(QUOTED TEXT)
Figure 1d shows the peak assignments for poly(ester-urethane) (PEU-20, Table S2) with a magnified view of a key region in the 1H NMR spectrum. PEU-20 was synthesized under the least favorable conditions [50 °C, 1 h, acetonitrile (ε = 38), 0.089 molal concentration]. These conditions were deemed suboptimal based on the presence of unreacted HOPCLOH, identified by the characteristic triplet signal of the hydroxyl end group (-CH2-OH) at 3.64 ppm, and PEU-20 exhibited the highest integral value for this signal among all 32 samples. In contrast, the 1H NMR spectrum of the PEU-13 sample (Figure 1g) showed the absence of unreacted HOPCLOH, indicating optimal reaction conditions [61 °C, 8 h, chloroform (ε = 4.8), 0.176 molal concentration]. Additionally, the appearance of a signal at approximately 3.16 ppm (-CH2-NH-(C=O)-O-) confirmed the formation of the urethane group. The progression of the reaction was assessed via several integral ratios: the ratio of the hydroxyl peak (-CH2-OH, corresponding to unreacted hydroxyl groups) to the ester peak (-CH2-COO) was termed the HO/ESTER response, while the ratio of the hydroxyl peak (-CH2-OH) to the urethane peak (-CH2-NHCOO-) was designated as the HO/URET response, also called the second response.

Dataset entries:
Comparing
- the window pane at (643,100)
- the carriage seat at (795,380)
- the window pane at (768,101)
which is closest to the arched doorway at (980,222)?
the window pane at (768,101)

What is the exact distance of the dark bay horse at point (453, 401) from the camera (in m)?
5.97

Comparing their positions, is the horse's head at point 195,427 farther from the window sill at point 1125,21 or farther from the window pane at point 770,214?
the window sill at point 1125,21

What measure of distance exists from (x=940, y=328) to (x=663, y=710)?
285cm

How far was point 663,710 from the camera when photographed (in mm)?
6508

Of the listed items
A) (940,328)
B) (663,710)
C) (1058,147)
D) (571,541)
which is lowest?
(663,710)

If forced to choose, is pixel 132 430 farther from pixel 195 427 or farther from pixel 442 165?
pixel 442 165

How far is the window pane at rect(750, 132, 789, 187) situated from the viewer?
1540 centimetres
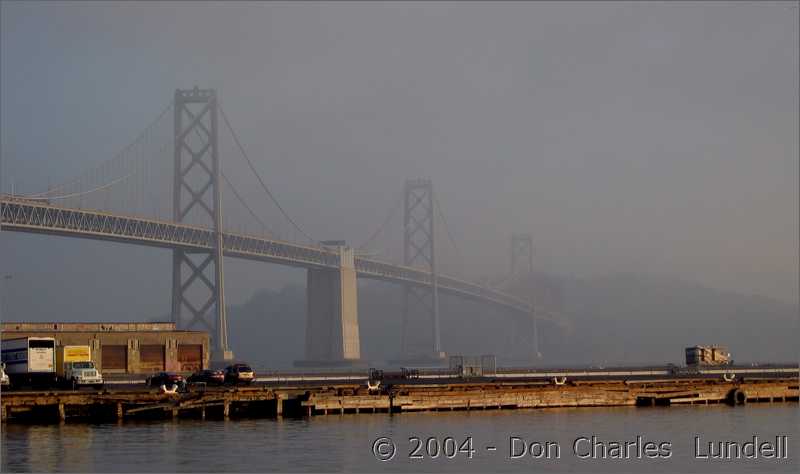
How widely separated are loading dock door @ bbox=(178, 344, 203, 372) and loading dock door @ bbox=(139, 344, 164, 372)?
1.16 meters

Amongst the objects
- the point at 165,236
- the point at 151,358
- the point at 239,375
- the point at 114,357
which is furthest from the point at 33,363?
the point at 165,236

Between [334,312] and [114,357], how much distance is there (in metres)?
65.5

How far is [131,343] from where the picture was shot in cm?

(EXERCISE TASK A)
In the poly(ester-urethane) NMR passage above, at what chemical shift does the triplet signal of the hydroxyl end group appear?
(EXERCISE TASK B)
Please carry on the poly(ester-urethane) NMR passage from its last sentence.

(FINAL ANSWER A)
3.64 ppm

(FINAL ANSWER B)
Thermal analysis using DSC thermograms for both PEU-20 (Figure 1e) and PEU-13 (Figure 1h) revealed two distinct crystalline domains. For PEU-20, the enthalpy of fusion (ΔHm) decreased significantly to 31 J/mol (Figure 1e) compared to the starting material HOPCLOH (ΔHm = 85 J/mol, Figure 1b). This reduction indicated a disruption in the crystalline domain of the PCL soft segment within the PEU, attributed to the formation of urethane groups with intermolecular hydrogen bonding, which promoted the formation of amorphous domains [25]. This disruption was further supported by the polarized optical microscopy (POM) micrograph of PEU-20 (Figure 1f), which showed a significant reduction in spherulite formation, consistent with the DSC results. For PEU-13, DSC thermograms (Figure 1h) displayed a further decrease in ΔHm to 10 J/mol, while POM analysis (Figure 1i) confirmed the absence of spherulite structures. These results suggest an even greater disruption in the crystalline domains and a predominance of amorphous regions under the optimized reaction conditions.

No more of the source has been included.